===== Source =====
Coping with Tragedy during the Holidays

 In Families, Trauma

The holidays have arrived

It’s the time of year when gathering with family begins. The holidays are based on traditions, foods, and festivities that have been happening for generations. Unfortunately, the holidays sometimes come after tragedy, whether the death of a loved one or losing your home from a natural disaster.


As I explained to WTGS Fox28, Bottling up your feelings and acting as if the tragedy hasn’t occurred isn’t a healthy approach. Sure, it may be managing your emotions or doing the job at first, but it isn’t sustainable and in my experience the quicker you address something, the quicker a solution arrives. In this instance, the solution isn’t to change history but to process and cope with what has already happened.

No matter what the family tragedy, follow the four steps below to help manage yourself between Thanksgiving and the New Year.

Step 1: Acknowledge the elephant in the room. Acknowledge the event and how it makes you feel. Whether this is your first major holiday since Grandma’s passing, or you’re spending Thanksgiving away from your home because Hurricane Matthew destroyed it. It’s natural to feel upset, hurt, and even conflicting emotions. You may be happy to see a lot of your family while at the same time missing someone special. You may feel grateful you have a place to eat while at the same time feeling sad you’re not eating in your dining room.

Step 2: Accept what has happened. Acceptance isn’t the notion that you feel good about or view the tragedy positively. Instead, it’s the idea that you’re acknowledging the event occurred, and that although you are powerless in changing the event, you have great power in how you process it.
===== Data rows =====
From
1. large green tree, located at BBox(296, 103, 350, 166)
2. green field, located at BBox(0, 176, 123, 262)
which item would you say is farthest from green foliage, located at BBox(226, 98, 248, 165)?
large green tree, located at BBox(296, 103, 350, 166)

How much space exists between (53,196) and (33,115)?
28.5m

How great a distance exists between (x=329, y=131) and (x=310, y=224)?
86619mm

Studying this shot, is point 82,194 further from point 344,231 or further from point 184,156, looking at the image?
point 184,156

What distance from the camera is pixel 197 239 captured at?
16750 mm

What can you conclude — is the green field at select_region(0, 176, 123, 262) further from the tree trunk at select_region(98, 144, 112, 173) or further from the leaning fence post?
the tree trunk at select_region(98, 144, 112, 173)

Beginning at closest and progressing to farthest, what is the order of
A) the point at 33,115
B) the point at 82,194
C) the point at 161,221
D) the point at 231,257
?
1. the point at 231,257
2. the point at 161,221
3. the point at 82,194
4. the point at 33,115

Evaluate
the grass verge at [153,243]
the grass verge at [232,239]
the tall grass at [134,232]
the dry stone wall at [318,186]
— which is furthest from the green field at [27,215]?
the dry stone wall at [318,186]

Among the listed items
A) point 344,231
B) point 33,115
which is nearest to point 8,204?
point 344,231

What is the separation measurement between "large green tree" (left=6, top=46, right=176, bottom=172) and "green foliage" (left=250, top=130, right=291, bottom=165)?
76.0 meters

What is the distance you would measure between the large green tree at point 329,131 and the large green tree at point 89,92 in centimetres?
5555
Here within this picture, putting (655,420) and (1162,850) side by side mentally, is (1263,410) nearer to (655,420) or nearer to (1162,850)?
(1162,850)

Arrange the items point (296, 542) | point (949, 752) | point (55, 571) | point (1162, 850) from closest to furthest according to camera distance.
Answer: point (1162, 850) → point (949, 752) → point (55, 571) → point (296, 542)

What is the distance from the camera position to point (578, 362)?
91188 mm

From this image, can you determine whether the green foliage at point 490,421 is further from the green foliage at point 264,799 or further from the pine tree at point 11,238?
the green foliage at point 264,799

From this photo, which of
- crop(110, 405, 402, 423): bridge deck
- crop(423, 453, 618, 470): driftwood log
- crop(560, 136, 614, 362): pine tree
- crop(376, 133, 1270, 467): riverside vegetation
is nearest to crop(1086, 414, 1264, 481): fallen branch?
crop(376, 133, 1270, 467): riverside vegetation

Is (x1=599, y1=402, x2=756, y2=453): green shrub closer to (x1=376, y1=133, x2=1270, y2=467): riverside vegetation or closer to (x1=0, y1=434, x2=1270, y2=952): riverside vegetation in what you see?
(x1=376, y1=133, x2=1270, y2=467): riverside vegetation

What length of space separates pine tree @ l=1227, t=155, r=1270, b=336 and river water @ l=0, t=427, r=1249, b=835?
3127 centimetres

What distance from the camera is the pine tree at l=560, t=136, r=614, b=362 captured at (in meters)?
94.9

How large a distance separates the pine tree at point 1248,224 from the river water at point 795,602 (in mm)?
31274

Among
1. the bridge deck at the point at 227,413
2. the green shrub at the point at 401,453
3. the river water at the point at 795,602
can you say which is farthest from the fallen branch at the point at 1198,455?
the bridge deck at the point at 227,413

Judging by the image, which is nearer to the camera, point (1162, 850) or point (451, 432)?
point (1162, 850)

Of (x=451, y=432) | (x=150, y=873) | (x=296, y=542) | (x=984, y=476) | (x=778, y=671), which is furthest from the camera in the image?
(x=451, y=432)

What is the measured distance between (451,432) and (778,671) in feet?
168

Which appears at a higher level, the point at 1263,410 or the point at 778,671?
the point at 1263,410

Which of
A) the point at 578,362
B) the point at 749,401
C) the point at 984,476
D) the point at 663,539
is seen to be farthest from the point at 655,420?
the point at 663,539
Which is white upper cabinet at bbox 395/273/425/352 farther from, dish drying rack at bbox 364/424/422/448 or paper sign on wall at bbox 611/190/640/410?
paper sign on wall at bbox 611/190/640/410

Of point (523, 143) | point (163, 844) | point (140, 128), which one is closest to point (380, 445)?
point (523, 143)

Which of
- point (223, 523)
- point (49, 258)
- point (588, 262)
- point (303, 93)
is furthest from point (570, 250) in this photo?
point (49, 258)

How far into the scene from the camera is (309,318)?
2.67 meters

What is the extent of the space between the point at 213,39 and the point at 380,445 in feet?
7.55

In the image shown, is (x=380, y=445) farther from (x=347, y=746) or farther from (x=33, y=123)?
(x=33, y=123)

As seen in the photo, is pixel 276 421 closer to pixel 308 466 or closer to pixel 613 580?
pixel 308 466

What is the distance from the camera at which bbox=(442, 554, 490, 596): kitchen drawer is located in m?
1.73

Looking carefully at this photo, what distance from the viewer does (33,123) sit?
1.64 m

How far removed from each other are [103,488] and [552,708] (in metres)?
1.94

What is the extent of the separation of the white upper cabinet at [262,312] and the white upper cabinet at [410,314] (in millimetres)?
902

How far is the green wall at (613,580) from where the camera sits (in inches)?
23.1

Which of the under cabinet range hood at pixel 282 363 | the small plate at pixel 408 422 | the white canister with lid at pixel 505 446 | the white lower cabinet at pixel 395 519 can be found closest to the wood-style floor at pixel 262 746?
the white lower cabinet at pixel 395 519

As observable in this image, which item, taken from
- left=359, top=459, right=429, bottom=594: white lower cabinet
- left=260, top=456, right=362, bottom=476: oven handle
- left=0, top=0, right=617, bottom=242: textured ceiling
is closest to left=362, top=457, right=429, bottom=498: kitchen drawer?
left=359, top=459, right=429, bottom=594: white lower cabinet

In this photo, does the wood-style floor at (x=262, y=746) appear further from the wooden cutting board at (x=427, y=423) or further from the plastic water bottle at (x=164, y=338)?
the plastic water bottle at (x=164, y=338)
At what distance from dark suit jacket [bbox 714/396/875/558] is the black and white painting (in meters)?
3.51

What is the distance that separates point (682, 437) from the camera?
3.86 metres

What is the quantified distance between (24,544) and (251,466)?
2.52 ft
=====
[Challenge]:
In the article on coping with tragedy during the holidays, to which outlet does the writer say they explained that bottling up feelings is not a healthy approach?

[Written answer]:
WTGS Fox28